The worst thing you can say about Survivor, really, is that it rather thoroughly exhausted us: This is a big game, with lots of little systems lurking at its edges, from tactical minigames, to fishing sidequests, to a whole weird little gardening simulator, all striving to give you more, more, more to do. If you’ve ever looked out at the vistas of a giant open-world game and felt the whole thing subtract down in your head into an itemized list of chores, you’ll know the feeling that eventually set in for us here. It hits with the more small-scale level design, too, which is packed to the gills with little tributaries that lead to more little treasures: more lightsaber parts, more droid paints, more pants and shirts and coats, and, of course, more goatees, all lurking behind just a bit of extra friction each time. Every cliff has to be hunted carefully for secrets; every hallway in every dungeon has to get the fine-toothed comb. An improved map makes all of this slightly easier, including keeping track of which doors are locked out by your current equipment. But the sheer number of these digressions—and the underwhelming nature of the rewards they promise—eventually wore us down.
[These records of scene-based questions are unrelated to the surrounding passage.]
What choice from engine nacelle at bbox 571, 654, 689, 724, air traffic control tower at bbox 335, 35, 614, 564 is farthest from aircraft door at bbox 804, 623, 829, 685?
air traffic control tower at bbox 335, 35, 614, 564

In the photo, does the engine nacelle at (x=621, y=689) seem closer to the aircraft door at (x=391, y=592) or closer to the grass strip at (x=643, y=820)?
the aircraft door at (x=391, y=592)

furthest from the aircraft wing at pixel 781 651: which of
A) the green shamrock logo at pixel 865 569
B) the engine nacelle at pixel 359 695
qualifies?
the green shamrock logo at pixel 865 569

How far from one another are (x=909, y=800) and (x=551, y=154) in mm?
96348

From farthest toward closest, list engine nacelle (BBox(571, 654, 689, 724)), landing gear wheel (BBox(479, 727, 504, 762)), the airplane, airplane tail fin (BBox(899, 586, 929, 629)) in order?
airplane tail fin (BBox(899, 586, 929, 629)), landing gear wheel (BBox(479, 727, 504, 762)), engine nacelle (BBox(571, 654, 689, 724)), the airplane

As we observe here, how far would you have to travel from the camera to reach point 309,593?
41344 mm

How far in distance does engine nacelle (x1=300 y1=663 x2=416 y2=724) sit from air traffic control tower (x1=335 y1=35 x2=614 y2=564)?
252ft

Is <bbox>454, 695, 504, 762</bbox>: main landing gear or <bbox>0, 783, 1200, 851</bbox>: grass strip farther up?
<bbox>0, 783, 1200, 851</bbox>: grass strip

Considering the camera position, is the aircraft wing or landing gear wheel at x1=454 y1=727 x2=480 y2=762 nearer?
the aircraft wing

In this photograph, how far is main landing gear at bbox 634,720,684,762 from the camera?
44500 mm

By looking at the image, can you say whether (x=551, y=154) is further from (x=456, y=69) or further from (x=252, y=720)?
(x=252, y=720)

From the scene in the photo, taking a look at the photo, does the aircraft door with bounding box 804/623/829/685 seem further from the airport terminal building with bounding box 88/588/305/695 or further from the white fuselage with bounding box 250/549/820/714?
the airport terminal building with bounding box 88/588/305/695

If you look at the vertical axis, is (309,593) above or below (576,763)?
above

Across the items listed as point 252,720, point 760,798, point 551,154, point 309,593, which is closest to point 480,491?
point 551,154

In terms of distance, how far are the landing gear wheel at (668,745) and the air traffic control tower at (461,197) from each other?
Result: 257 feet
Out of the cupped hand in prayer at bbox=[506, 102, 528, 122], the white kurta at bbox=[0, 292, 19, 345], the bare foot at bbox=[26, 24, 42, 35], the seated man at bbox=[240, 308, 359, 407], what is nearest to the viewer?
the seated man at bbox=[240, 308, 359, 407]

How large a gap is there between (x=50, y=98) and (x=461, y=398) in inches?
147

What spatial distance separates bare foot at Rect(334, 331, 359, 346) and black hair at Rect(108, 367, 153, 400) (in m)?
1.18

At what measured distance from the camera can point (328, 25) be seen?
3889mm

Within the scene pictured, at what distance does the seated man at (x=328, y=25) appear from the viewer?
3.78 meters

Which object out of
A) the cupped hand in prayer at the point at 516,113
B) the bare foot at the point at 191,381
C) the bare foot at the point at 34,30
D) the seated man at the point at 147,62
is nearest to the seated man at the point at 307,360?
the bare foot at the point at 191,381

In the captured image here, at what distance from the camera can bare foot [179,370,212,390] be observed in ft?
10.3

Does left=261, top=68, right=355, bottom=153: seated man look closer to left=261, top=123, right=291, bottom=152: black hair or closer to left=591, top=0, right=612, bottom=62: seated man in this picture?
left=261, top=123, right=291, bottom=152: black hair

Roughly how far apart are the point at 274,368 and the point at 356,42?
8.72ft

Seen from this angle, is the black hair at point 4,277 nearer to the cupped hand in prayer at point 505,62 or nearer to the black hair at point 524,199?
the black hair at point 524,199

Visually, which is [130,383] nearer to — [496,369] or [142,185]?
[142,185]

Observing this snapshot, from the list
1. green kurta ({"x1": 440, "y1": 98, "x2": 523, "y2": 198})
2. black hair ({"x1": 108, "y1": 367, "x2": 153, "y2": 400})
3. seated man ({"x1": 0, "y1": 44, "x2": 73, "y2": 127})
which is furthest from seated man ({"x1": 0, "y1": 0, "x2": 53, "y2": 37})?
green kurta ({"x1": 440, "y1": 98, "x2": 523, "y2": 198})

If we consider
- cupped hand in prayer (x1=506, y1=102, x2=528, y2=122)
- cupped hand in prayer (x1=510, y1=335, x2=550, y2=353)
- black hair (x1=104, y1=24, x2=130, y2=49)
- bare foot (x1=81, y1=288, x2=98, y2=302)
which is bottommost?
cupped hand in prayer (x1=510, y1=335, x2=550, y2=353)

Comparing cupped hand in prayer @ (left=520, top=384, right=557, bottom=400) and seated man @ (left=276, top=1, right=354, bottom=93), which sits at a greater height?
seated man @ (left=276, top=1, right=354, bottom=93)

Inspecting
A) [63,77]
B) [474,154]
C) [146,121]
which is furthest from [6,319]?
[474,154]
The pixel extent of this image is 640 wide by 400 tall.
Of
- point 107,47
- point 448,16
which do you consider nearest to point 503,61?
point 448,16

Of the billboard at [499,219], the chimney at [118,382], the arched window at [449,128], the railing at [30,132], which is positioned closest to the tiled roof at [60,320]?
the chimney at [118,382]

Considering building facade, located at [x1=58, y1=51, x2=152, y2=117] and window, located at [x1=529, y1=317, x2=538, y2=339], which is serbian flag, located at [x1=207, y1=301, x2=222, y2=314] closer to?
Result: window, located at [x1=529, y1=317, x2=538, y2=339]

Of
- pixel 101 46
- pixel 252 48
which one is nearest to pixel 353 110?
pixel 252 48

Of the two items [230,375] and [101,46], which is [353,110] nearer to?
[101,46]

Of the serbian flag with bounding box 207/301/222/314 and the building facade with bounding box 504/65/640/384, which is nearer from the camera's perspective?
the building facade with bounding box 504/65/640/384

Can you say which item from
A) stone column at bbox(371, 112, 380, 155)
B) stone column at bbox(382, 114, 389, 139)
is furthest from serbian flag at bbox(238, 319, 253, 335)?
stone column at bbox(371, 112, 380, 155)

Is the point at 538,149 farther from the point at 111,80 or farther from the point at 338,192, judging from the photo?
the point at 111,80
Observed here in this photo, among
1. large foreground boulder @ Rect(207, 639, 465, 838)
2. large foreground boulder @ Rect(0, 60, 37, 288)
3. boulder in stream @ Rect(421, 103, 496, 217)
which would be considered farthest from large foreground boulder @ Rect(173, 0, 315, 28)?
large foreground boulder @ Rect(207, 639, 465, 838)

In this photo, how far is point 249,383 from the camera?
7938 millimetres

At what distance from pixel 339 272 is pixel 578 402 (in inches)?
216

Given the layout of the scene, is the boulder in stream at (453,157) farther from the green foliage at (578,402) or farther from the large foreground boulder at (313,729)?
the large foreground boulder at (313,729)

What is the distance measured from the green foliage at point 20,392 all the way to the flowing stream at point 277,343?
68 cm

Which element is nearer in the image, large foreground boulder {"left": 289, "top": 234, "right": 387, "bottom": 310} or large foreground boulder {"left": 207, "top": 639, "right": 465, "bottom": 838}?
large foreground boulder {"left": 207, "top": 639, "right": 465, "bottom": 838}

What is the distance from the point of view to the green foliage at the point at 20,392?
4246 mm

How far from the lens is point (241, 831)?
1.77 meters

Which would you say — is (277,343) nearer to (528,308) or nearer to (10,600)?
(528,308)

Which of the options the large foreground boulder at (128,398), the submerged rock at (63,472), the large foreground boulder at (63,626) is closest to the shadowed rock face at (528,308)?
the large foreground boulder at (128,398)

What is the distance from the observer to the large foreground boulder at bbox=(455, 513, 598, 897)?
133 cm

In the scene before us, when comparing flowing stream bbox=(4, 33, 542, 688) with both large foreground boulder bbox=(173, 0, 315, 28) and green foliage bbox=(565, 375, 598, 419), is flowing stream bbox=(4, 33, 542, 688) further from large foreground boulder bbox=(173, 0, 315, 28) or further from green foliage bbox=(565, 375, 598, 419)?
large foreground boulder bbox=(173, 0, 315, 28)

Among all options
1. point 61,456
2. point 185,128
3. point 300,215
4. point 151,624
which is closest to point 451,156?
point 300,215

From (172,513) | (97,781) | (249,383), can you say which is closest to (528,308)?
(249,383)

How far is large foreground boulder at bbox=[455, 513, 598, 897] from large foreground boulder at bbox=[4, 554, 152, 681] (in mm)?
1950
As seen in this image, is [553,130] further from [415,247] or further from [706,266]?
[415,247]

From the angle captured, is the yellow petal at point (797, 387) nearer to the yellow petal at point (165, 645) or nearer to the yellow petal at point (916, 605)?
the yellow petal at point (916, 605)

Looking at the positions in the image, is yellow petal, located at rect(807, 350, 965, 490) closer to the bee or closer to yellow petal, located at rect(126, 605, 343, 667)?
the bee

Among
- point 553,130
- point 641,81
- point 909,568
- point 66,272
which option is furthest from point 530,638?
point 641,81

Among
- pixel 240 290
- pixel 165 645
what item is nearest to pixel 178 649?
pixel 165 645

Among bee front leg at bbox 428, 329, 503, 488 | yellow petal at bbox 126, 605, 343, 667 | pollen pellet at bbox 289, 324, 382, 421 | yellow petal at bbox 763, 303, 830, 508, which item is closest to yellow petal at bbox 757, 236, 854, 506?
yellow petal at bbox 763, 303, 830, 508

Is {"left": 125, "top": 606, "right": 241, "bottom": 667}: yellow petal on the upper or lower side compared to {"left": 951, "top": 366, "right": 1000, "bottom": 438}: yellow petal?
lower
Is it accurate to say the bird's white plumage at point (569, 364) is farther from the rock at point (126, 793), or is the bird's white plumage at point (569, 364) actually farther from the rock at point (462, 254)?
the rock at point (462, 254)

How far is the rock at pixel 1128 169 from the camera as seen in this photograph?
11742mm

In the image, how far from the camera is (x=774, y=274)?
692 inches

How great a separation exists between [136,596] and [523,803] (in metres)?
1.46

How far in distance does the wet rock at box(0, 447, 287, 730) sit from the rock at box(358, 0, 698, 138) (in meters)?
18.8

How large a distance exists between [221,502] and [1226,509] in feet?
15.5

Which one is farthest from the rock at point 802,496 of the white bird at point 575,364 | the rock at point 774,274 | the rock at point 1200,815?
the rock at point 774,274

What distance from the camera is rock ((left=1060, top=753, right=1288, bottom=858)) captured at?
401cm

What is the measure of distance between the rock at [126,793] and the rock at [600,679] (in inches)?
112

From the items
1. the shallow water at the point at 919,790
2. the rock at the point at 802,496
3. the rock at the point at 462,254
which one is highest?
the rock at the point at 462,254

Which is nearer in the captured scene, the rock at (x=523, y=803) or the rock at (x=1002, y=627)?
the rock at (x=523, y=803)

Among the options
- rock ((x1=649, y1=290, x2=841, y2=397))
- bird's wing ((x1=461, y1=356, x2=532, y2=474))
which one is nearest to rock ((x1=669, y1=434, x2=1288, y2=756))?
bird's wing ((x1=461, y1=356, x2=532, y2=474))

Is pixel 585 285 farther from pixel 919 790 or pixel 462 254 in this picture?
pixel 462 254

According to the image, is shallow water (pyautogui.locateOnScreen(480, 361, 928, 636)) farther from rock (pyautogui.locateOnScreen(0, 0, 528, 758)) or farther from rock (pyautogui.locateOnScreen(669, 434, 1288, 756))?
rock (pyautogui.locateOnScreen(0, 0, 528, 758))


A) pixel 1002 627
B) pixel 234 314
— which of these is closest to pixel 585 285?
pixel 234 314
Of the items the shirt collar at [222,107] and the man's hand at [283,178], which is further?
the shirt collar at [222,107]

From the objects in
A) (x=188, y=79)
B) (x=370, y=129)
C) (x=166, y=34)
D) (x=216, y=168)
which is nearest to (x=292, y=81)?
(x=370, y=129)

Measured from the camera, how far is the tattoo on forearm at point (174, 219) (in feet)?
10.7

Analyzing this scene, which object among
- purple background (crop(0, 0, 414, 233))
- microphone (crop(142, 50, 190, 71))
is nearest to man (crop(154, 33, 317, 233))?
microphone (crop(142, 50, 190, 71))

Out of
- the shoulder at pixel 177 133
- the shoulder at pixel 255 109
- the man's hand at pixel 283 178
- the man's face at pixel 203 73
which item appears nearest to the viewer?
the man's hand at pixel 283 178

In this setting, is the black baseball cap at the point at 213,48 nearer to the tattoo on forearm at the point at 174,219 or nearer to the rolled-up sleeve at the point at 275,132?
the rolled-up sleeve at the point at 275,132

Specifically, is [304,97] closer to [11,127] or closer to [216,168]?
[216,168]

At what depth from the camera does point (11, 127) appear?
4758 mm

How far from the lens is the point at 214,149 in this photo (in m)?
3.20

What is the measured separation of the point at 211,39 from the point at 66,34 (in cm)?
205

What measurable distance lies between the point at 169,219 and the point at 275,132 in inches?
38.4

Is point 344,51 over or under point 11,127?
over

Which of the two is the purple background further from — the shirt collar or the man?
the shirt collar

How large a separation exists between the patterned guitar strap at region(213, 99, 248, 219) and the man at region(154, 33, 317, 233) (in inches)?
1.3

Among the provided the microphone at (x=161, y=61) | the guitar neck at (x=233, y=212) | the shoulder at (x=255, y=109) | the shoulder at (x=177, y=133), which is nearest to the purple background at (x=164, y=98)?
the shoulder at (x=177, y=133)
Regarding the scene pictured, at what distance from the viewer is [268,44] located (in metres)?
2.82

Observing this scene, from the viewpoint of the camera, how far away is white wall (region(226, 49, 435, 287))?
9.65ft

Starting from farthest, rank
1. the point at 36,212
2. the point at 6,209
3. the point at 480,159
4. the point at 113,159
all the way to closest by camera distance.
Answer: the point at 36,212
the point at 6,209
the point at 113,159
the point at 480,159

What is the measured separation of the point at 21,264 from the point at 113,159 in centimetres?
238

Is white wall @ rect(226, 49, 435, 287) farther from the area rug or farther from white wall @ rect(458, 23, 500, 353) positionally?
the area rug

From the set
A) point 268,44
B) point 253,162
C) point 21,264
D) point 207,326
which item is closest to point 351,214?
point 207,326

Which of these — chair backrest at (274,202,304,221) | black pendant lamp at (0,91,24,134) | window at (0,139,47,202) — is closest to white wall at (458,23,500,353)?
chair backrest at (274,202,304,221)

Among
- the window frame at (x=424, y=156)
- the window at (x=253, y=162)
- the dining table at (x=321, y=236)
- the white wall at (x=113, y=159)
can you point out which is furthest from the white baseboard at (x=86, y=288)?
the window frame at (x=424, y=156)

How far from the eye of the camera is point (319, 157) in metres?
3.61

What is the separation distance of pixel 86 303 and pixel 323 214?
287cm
Despite our grousing, though, the basic promise of Fallen Order persists here: This is probably the best game available about running around in the Star Wars universe, hitting dudes with lightsabers, and just generally being exactly the Jedi that the title promises. And while Survivor occasionally ascends past this—most notably in a fantastic mid-game sequence that sees Respawn cut back on the open-world elements and pile on the spectacle, sending Cal and his teammates acrobatically, and thrillingly, diving through the air of a canyon on an Empire-beset desert world—the idea we kept coming back to while playing was this: Loving Star Wars has, over the years, become an exercise in accepting that, 90 percent of the time, what you’re going to get is a modestly above-average action-adventure set in a well-textured sci-fi universe. On that score, Jedi: Survivor perfectly fulfils its brief (and then some), and should leave fans thoroughly satisfied.